A pacemaker with AOO setting stimulates in the atrium but has no sensing and thus no response to sensing. Such a pacemaker stimulates with a fixed frequency, regardless of intrinsic cardiac activity. This is called asynchronous pacing because it is not synchronized with intrinsic cardiac activity. Similarly, VOO provides asynchronous pacing in the ventricle, and DOO provides asynchronous pacing in the atria and ventricles.

Asynchronous pacing is rarely used but it can be useful when there is insufficient intrinsic cardiac activity but extensive disturbances (which would otherwise inhibit pacing). Then asynchronous pacing is suitable because it stimulates at a fixed rate and ignores the signals of the surrounding. Asynchronous pacing also sets in when the battery is drained, or when a pacemaker magnet is placed on the can (note that the effect of a pacemaker magnet may vary according to the manufacturer).

Common single-chamber systems

Pacemaker with AAI has one electrode in the right atrium. The electrode is used for pacing and sensing, and the pacemaker is inhibited when spontaneous atrial activity (P-wave) is sensed. If atrial activity is slower than the basic rate of the pacemaker, then the pacemaker will pace.

A VVI pacemaker stimulates and senses in the chamber and if it senses spontaneous ventricular activity (R-wave), it does not stimulate. If the ventricular rate is slower than the base rate, then the pacemaker will pace.

Dual-chamber system

The most common two-chamber system is DDD, which implies pacing in the atria and ventricles, sensing in the atria and ventricles, and the ability be inhibited or triggered. This pacemaker stimulates in the atria and ventricles if the intrinsic heart rate is below the basic rate of the pacemaker. If the spontaneous heart rate is faster than the basic rate of the pacemaker, then the pacemaker is inhibited. If spontaneous atrial rate is below the base rate of the pacemaker, then the pacemaker will pace in the atrium. It then awaits activity in the ventricle and, if it does not sense ventricular depolarization within a period of time (see AV delay below), it will also stimulate in the chamber. If the atrial rate exceeds the baser rate of the pacemaker but ventricular rate does not, then atrial pacing is inhibited, but ventricular pacing is triggered.

Data under study -
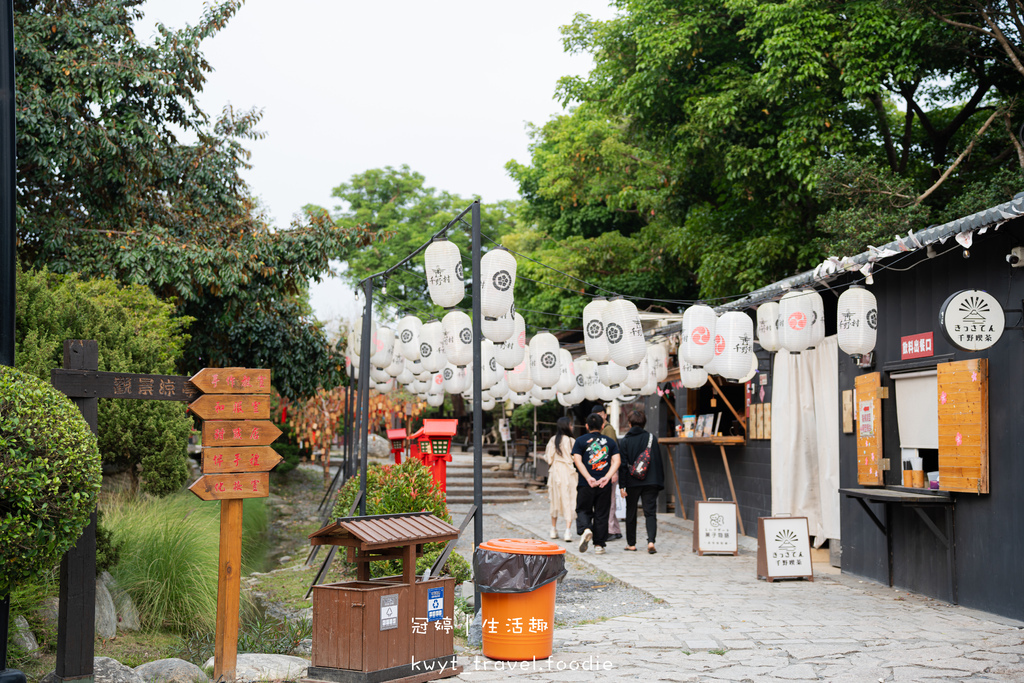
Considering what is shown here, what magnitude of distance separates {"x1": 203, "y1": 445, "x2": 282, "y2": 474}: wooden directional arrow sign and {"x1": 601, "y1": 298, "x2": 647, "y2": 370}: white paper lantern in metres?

--

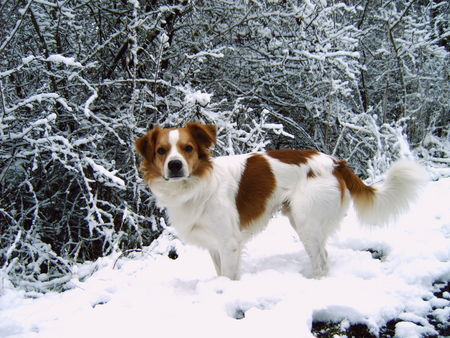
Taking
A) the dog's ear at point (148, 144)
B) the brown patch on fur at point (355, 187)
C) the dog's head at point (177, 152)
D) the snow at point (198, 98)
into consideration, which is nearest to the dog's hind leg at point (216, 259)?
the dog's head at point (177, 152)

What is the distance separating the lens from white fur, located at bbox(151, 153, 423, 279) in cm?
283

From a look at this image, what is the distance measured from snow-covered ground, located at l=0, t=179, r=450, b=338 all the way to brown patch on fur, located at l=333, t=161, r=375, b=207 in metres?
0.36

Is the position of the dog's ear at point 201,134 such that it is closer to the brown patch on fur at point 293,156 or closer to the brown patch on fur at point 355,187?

Directions -
(A) List every pacemaker setting code that the text on pacing modes mentions, each given once.
(B) Render this sentence from the text on pacing modes into Spanish: "Such a pacemaker stimulates with a fixed frequency, regardless of intrinsic cardiac activity."
(C) Proceed with the text on pacemaker pacing modes, starting right after its final sentence.

Answers to each task -
(A) AOO, VOO, DOO, AAI, VVI, DDD

(B) Un marcapasos de este tipo estimula con una frecuencia fija, independientemente de la actividad cardíaca intrínseca.

(C)
DDI pacemaker offers pacing and sensing in the atria and ventricles and can also be inhibited if spontaneous activity occurs. Atrial activity will not trigger ventricular pacing. However, the pacemaker will pace in the ventricle if it does not sense a ventricular impulse within a certain period of time after atrial pacing.

The choice of a pacemaker depends on the underlying disease. The following flow chart is recommended by the European Association for Cardiology, and it is in line with guidelines issued by the American Heart Association and American College for Cardiology.

Figure 2. ESC Guidelines – Cardiac Pacing and Cardiac Resynchronization Therapy.

Accessory functions

AV Delay Management

Pacemakers that pace both the atria and the ventricles are programmed to mimic the natural delay in the AV node. This programmed delay (AV delay) can be adjusted and modern pacemakers also allow for rate adjusted AV delay; AV delay is shorter at high heart rates and vice versa. This improves hemodynamics.

Rate responsiveness

Heart rate must increase during exercise in order to increase cardiac output. If the pacemaker is triggered in the ventricle, then the natural increase in atrial rate during exercise will result in a corresponding increase in the ventricular rate. However, this requires that the pacemaker has this pacing mode and that the atrial rhythm is sinus rhythm. Obviously, this is not always the case and therefore some pacemakers are equipped with a sensor that detects physical activity. The sensor may consist of an accelerometer or piezoelectric crystal, both of which detect motions. When the sensor detects physical activity, it increases the ventricular frequency accordingly.


The purpose of hysteresis is to minimize the need for pacing. Hysteresis implies that the pacemaker accepts that the heart rate drops to a certain rate below the base rate, but when that lower rate is reached, then the pacemaker paces at the base rate. This pacing continues for a period of time, whereafter the pacemaker pauses pacing, in order to evaluate whether intrinsic activity (above the hysteresis limit) has recovered.

Mode switch

A pacemaker can, based on pre-programmed algorithms, change its settings. For example, a DDD can switch to DDI if there is atrial fibrillation. The pacemaker makes continuous analyzes of atrial activity to assess whether it needs to change settings.

Magnet effect

Placing a magnet on the pulse generator will affect its functions. The effect varies depending on the type of pacemaker. In general, though, most pacemakers switch to asynchronous pacing (VOO or AOO, or DOO). Figure 3 illustrates the effect of placing a magnet on various pacemakers.

Figure 4. Placement of magnet on pacemaker.
Figure 4. Placement of magnet on a pacemaker.

Biventricular pacing: CRT

A biventricular pacemaker stimulates in both ventricles. This mode of pacing is suitable in situations with pronounced conduction disturbance, which manifests as severe QRS prolongation. Such conduction disturbance results in the desynchronization of ventricular activity, rendering the ventricular contractions less effective, with negative effects on hemodynamics and overall survival in heart failure.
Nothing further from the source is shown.